By Lucy Wilkinson
If you’re ever in Ibiza, and have a day to spare away from the beach clubs and nights out, Amante is the place to go. Admittedly, it is not cheap, but in my opinion is well worth it. The value for money can be found in its stunning location.
Situated in a quintessentially Ibizan cove, the only word to describe Amante’s environment is idyllic. The food itself was spectacular and I do not think you could put a price-tag on the view. If they could bottle up the ambience in Amante I’m sure it would go for a fortune. I had never been somewhere quite like it.
For main we enjoyed squid on a bed of sweet potato mash, with a side of broccoli, and dessert was a fresh cheesecake with passion fruit. We were told by the waiter that all the ingredients were locally sourced and fresh. The simplicity of the meal contrasted with what I’d experienced abroad in other countries, like the US, but also the UK. Amante focussed on using quality ingredients, and simple flavours done well. As a student, the best thing was that the foundations of the menu were found in food that I had heard of and enjoyed.

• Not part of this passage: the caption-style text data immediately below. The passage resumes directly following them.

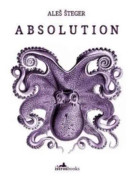 Absolution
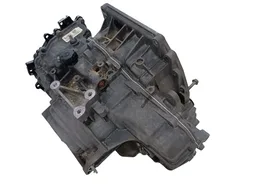 Caixa Cambio Onix 1.0 12v Turbo 2020 2021 2022/.. Automática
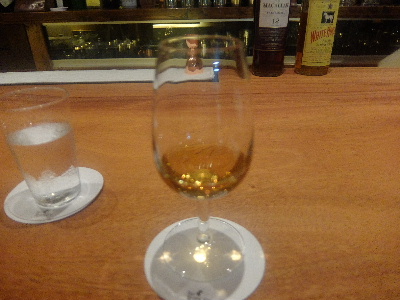 User's review image for バー リドリー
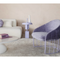 Thumbnail photo of Tonella Lounge Chair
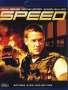 Speed (Blu-ray), Blu-ray Disc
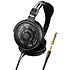 ATH R30x Audio Technica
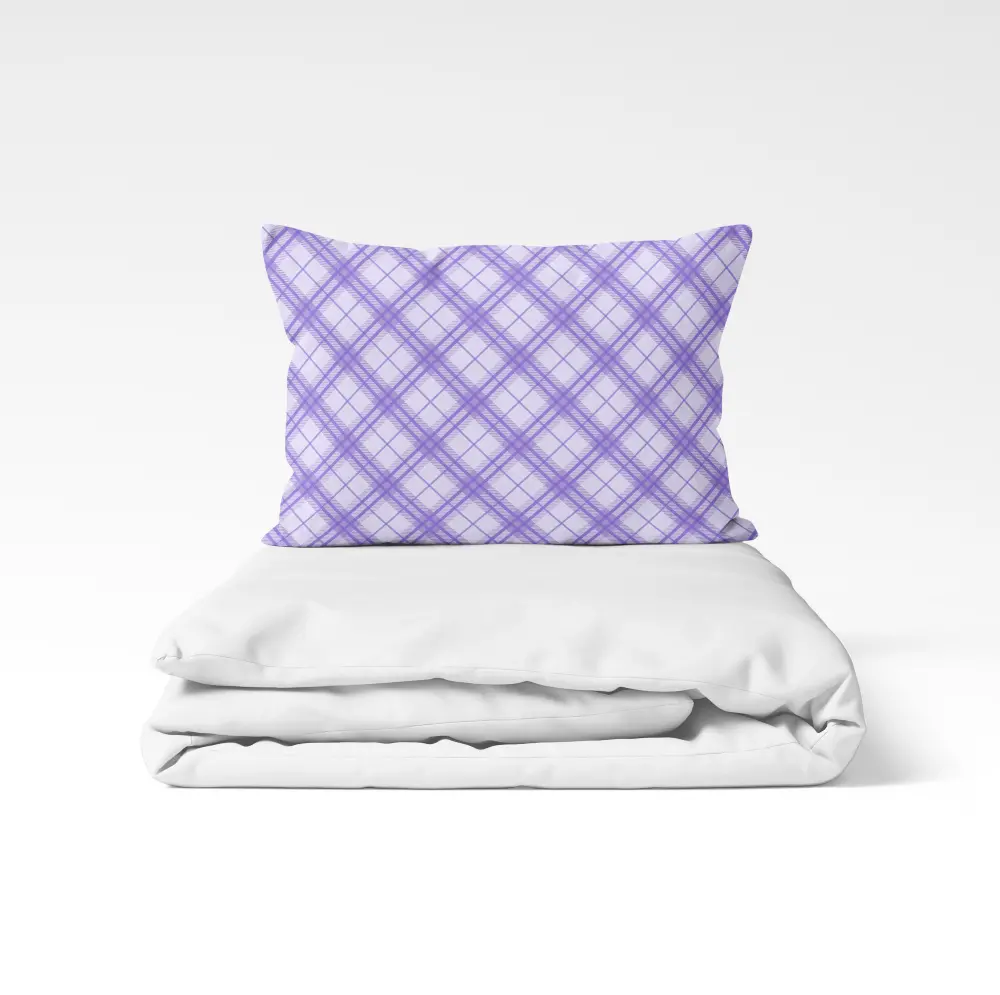 http://patternsworld.pl/images/Pillowcase/Large/View_1/11275.jpg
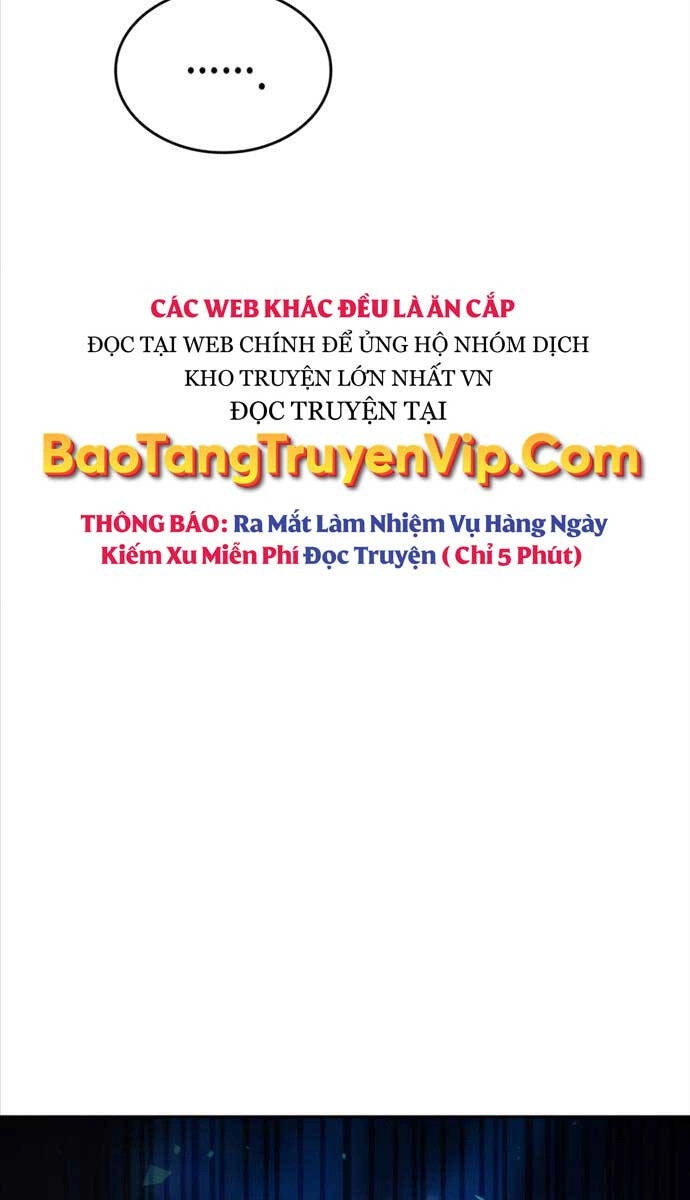 Chiêu Hồn Giả Siêu Phàm Chapter 56 - 82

I’m not sure about you but there is nothing more intimidating than turning up to a place where you haven’t heard of 90% of the food.
Besides, if you’re looking for an experience, you can also head to Amante to watch films that are projected onto the cliffs on comfortable bean-bags with the great food and drink at your disposal.

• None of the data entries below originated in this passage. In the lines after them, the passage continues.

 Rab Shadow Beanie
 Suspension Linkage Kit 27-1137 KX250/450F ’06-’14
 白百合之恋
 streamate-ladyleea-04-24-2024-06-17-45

So, if you can prize yourself away from the beach club, definitely give Amante a try.
By Abby Wilson
This Summer I went on a girls’ holiday to Malia in Crete. This was my second girls’ holiday, and we weren’t too fussed about going out every night and getting drunk.

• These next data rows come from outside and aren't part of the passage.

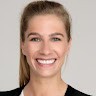 Franziska Dunkel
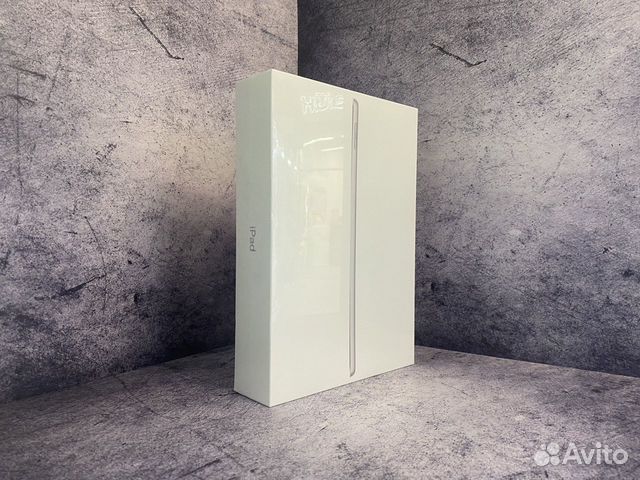 Apple iPad 9 10.2 2021 64 Silver Wi-Fi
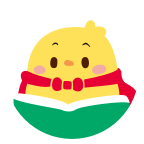 腾讯视频app下载_腾讯视频手机版安装_腾讯手游专区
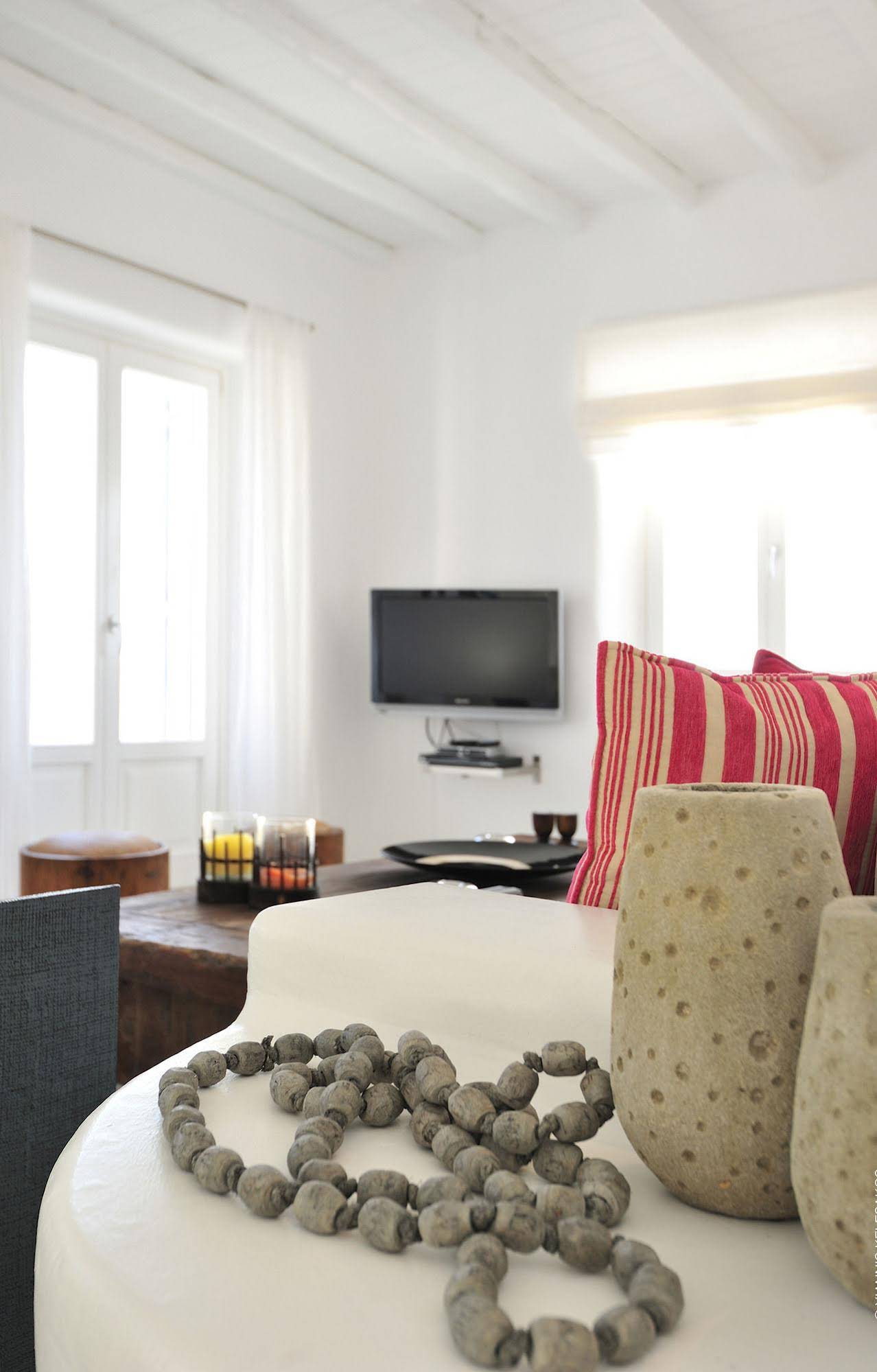 Villa Adella By Mermaid Luxury Villas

Most girls’ holidays typically involve eating rubbish, unhealthy, fast food such as pizza and burgers, but instead, we wanted to go for nice meals. So we walked down the busy Malia strip, past piles of young, drunk students chomping away on Gyros (Greek-style kebabs). About halfway down the strip, on the left-hand corner, we reached a beautiful restaurant, with a lovely open-plan, lit-up outdoor seating area. It was a Mediterranean restaurant called Drossia, and it was really busy so we assumed it had to be good. The staff was lovely, and we were right, the food was beautiful. I chose garlic bread for starter (basic I know, but was delightful), followed by an absolutely stunning seafood spaghetti. Full of salmon, prawns and mussels, along with tomatoes and lemon juice, it was heavenly. We enjoyed our meals so much that we went back a few days later! I then had the chicken Caesar salad, which was equally delicious.
Established since 1974, if you’re visiting Malia, I would definitely recommend a visit.
Kuźnia Smaku, Warsaw
By Katie Duffin
One of the best meals I’ve ever had the pleasure of eating was in a traditional Polish restaurant in Warsaw. Kuźnia Smaku is a restaurant so small you almost walk straight past it — fortunately, we spotted its 1920s-esque decor through the dimly lit windows whilst wandering through the March snow.
The menu boasts traditional dishes of pre-war Warsaw with a modern twist drawing inspiration from Polish, European and Jewish cuisines. After scanning the list of mouth-watering dishes we quickly shuffled in, with high expectations. We were not disappointed. To start, I ordered the smoked duck breast carpaccio, which was served with notes of truffle and sweet chicory. Next up was a deliciously herb-infused veal shank with traditional Silesian dumplings and glazed carrots. With impeccable presentation, and portions big enough to serve multiple guests, the meal could not be faulted. Far too full for dessert, we opted for an Irish coffee and the bill. Both gave us a sweet kick to bring it to a perfect ending. Even better, the total for both dishes came to a mere £18.20!
Warsaw proved itself to be a haven for food-lovers alike, with Kuźnia Smaku standing out as one of the capital’s hidden gems.